A-Team Activities Third Quarter 2018

It has been another busy and successful time for members of our Research Group which has included two published papers, an award of a major NERC grant, two published abstracts, a visit to the Mountain Pass carbonatite mine in California, two mapping expeditions studying carbonatite complexes in Angola and Greenland, a project into the B-NMR of coral and attendance at four international conferences. We are also now advertising for two postdoctoral fellows to work in biomineralisation.

Publications

Allison N, Cole C, Hintz C, Hintz K, Rae J, Finch AA (2018) The effect of ocean acidification on tropical coral calcification: insights from calcification fluid DIC chemistry. Chemical Geology, 497, 162-168.
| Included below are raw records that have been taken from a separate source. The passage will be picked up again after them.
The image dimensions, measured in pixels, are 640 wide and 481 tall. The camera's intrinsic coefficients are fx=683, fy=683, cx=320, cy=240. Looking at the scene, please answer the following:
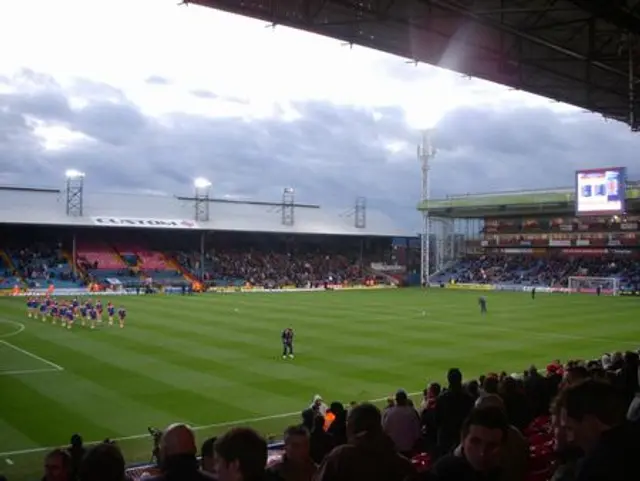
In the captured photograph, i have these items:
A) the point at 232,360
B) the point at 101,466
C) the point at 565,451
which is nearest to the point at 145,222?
the point at 232,360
Riedesel S, King GE, Prasad AK, Kumar R, Finch AA & Jain M (2018) Optical determination of the width of the band-tail states, and the excited state and ground state energies of the principal dosimetric trap in feldspar. Radiation Measurements, in press.

Published Abstracts

AM Borst, AA Finch, H Friis, NJ Horsburgh, PN Gamaletsos, J Goettlicher, R Steininger & K Geraki (2018) The structural state of Y and Nd in eudialyte and related REE minerals using X-ray absorption spectroscopy. Applied Earth Science, 127, 54-55.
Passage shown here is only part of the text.